22 luglio – 15 ottobre 1919. Con le premesse di cui sopra, inizia l’estate in montagna di Elizabeth. Lasciandosi alle spalle un’Inghilterra ancora ferita dagli orrori della Grande Guerra, giunge sui monti della Svizzera di lingua francese. Ad accoglierla trova il suo chalet che si affaccia sulla vallata, i coniugi Antoine (i due tuttofare che hanno custodito l'abitazione in sua assenza) e lunghe distese di prati verdeggianti ricchi di fiori. Nient’altro, nessun’altra anima viva che possa farle compagnia in questo periodo di villeggiatura.

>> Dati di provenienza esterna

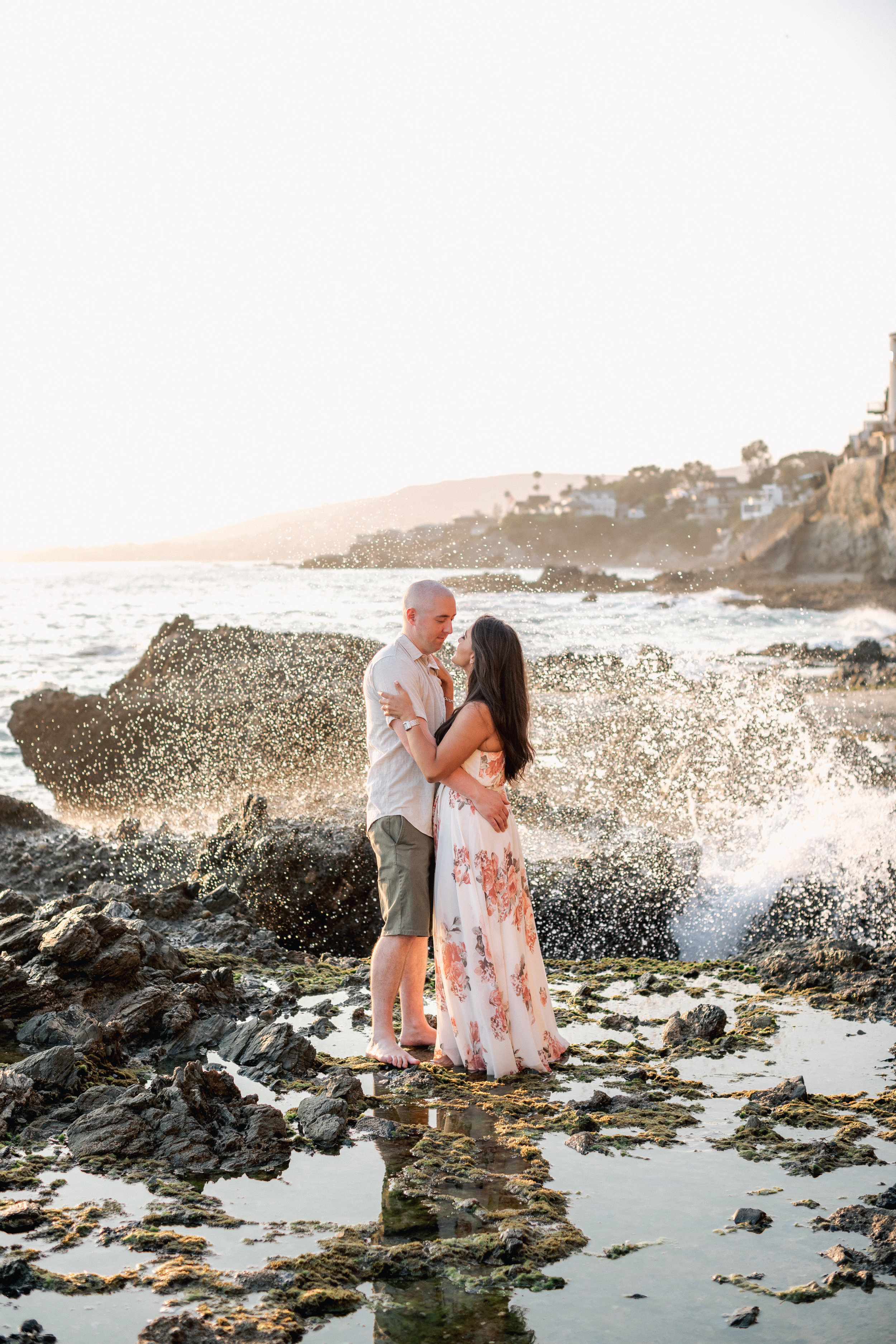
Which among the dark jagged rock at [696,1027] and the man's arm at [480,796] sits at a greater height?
the man's arm at [480,796]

Del resto Elizabeth è ritornata nella casa che non visitava da cinque lunghi anni non per riportare in auge i lustri dei primi anni del Novecento, durante i quali le feste organizzate nello chalet e le sessioni di sci di fondo erano famose nella sua cerchia di amici. Il suo viaggio in Svizzera è stato compiuto per un solo motivo:
Voglio dimenticare. Non voglio dover ricordare. È la mia unica possibilità di salvezza, la mia unica speranza di fuga. Dimenticare, dimenticare finché non riavrò indietro la mia anima sana e salva, finalmente mia e non più semidistrutta.
In Un’estate in montagna Elizabeth Von Arnim torna alla scrittura di un diario, dopo Il giardino di Elizabeth. Stesso nome per la protagonista (che, ancora una volta, insinua il dubbio della veste autobiografica di molti passaggi), ma diverso intento nell’esigenza della scrittura del diario. Questa Elizabeth, infatti, non affida al suo amico di penna i resoconti delle sue giornate per puro diletto cronachistico, ma lo fa per una ragione psicologica più profonda:
Scrivere mi è di conforto. Per qualche strana ragione, scrivere fa sentire meno soli. Eppure doversi guardare allo specchio per avere compagnia non significa forse aver toccato il fondo della solitudine?
Che la Von Arnim abbia questa volta impostato un libro più malinconico e triste rispetto ai testi frizzanti a cui ci ha abituato? Nella prima metà del libro, in effetti, sembra così e nelle giornate sempre uguali della donna sono i suoi tristi pensieri a dominare le pagine, in un circolo vizioso di rimpianti e ricordi che non accenna a diminuire col passare del tempo. Non viene mai detto chiaramente, ma dietro l’ombra della vita di Elizabeth si celano sicuramente i lutti causati dal recente conflitto, che ha modificato per sempre le sorti dell’umanità.
Tutto sembra continuare in un lento incedere di giornate sempre uguali, se non fosse che la genialità narrativa della Von Arnim preme sulla storia ed emerge in tutta la sua ironia dirompente non appena Elizabeth si imbatte in Dolly e Terry, due sorelle vedove di mezza età che hanno smarrito la via del ritorno al paese più vicino da cui erano scappate per il caldo insopportabile: la fantasiosa inventiva dell’autrice ha fatto sì che, quelle che dovevano essere due ospiti di passaggio, rimanessero con Elizabeth fino alla fine della sua villeggiatura. Senza svelare più di tanto sulla storia, accenno solo che questa permanenza è legata strettamente alla passione per gli uomini tedeschi (e lascio immaginare lo sconcerto per la cosa in un periodo post bellico!), a letture a voce alta di prolissi testi storici, a continue e ossessive formule di ringraziamento e a uno zio decano che perde la testa di fronte alla bellezza di una donna. Un mix divertente e leggero che, è vero, non contribuisce alla realizzazione di una trama di livello o articolata. Tuttavia Elizabeth Von Arnim non si legge (esclusivamente) per le sue storie, ma (soprattutto) per i suoi commenti piccati, le ironie sulla società, l’anticonformismo rispetto alle norme vigenti, a tal punto marcati da far esclamare alla sua protagonista che
Credo che a noi donne non faccia bene stare rinchiuse insieme troppo a lungo senza un uomo.
o dichiarare apertamente che
Sono stata testimone di come la consapevolezza di indossare calze di seta da parte di una donna abituata alla lana abbia portato dispotismo laddove prima c’era sottomissione.
Con Un’estate in montagna siamo ancora una volta soddisfatti nelle nostre aspettative: mai un libro della Von Armin tradirà i nostri bisogni di sorrisi e atmosfere storiche raccontate fedelmente.